Un antécédent familial d’acné au premier degré, en particulier maternel, est le principal facteur associé aux formes sévères. Il peut être lié à un début plus précoce, parfois prépubertaire, ainsi qu’à une résistance ou à une rechute après traitement par isotrétinoïne.

L’acné juvénile polymorphe

Il s’agit de la forme la plus fréquente. Elle débute généralement vers 12–13 ans chez la fille et un à deux ans plus tard chez le garçon. Elle associe des lésions rétentionnelles et inflammatoires, principalement sur le visage, avec une possible extension au cou et au tronc (gouttière sternale, épaules, dos).

Les lésions observées peuvent inclure :

  • comédons fermés,

  • comédons ouverts,

  • papules et pustules,

  • nodules,

  • cicatrices d’acné (hypotrophiques, hypertrophiques, érythémateuses ou hyperpigmentaires).

Principes de prise en charge

La prise en charge dépend du type de lésions et du degré de sévérité.

Traitements locaux

Ils sont choisis selon la nature prédominante des lésions. Certaines associations peuvent être proposées afin d’obtenir une action complémentaire et de limiter les effets indésirables. Les traitements sont appliqués sur l’ensemble des zones concernées, sans friction, le plus souvent le soir.

Traitements oraux

Plusieurs options existent selon la sévérité :

  • les antibiotiques, utilisés sur des périodes de trois à quatre mois pour leur action anti-infectieuse et anti-inflammatoire,

  • l’isotrétinoïne, pouvant induire une rémission prolongée,

  • le gluconate de zinc, principalement actif sur les lésions inflammatoires superficielles,

  • certaines hormonothérapies chez la femme, dans un cadre contraceptif adapté.

Approches non médicamenteuses

Le choix des soins cosmétiques est essentiel. Un gel nettoyant au pH proche de celui de la peau est recommandé. Les crèmes hydratantes doivent être non comédogènes et peu allergisantes.
L’utilisation de masques, gommages, laits non rincés ou de maquillages inadaptés, notamment en poudre, peut aggraver l’acné. Les crèmes teintées sont à privilégier.

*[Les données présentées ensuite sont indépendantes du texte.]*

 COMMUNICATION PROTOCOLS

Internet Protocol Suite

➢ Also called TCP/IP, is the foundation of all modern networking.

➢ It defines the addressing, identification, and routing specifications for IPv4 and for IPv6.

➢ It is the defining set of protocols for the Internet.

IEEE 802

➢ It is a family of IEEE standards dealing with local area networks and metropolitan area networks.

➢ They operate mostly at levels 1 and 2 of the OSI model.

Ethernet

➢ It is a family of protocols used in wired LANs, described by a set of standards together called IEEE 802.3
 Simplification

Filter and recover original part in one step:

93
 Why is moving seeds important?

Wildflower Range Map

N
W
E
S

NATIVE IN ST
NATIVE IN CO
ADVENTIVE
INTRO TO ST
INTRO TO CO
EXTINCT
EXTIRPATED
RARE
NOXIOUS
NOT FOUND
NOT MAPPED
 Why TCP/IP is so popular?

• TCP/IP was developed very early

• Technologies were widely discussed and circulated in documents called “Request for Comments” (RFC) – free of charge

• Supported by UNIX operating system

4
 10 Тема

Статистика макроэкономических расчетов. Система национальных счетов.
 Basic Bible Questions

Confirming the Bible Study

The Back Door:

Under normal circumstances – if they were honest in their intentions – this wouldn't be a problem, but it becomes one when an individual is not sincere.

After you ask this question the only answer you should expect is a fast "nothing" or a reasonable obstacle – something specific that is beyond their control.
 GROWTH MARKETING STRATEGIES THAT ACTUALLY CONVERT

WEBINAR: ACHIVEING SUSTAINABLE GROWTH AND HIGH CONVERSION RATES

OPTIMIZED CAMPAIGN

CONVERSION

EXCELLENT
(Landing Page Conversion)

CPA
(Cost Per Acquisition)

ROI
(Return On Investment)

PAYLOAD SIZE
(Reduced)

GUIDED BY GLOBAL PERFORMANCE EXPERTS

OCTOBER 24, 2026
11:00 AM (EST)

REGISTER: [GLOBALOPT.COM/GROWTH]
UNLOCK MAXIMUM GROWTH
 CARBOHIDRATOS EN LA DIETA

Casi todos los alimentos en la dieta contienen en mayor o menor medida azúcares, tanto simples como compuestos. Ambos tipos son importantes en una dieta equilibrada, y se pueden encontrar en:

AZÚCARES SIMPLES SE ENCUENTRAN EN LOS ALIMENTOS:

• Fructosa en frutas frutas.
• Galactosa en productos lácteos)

Les peelings chimiques superficiels peuvent, dans certaines situations, être envisagés.

Acné et retentissement psychologique

L’acné peut altérer la qualité de vie et le moral. À l’adolescence, période de construction identitaire, cette atteinte cutanée peut être associée à une fragilité psychologique, avec des syndromes dépressifs parfois présents.
Il est important d’en parler lors de la consultation médicale afin d’envisager une prise en charge adaptée, à la fois dermatologique et psychologique, lorsque cela est nécessaire.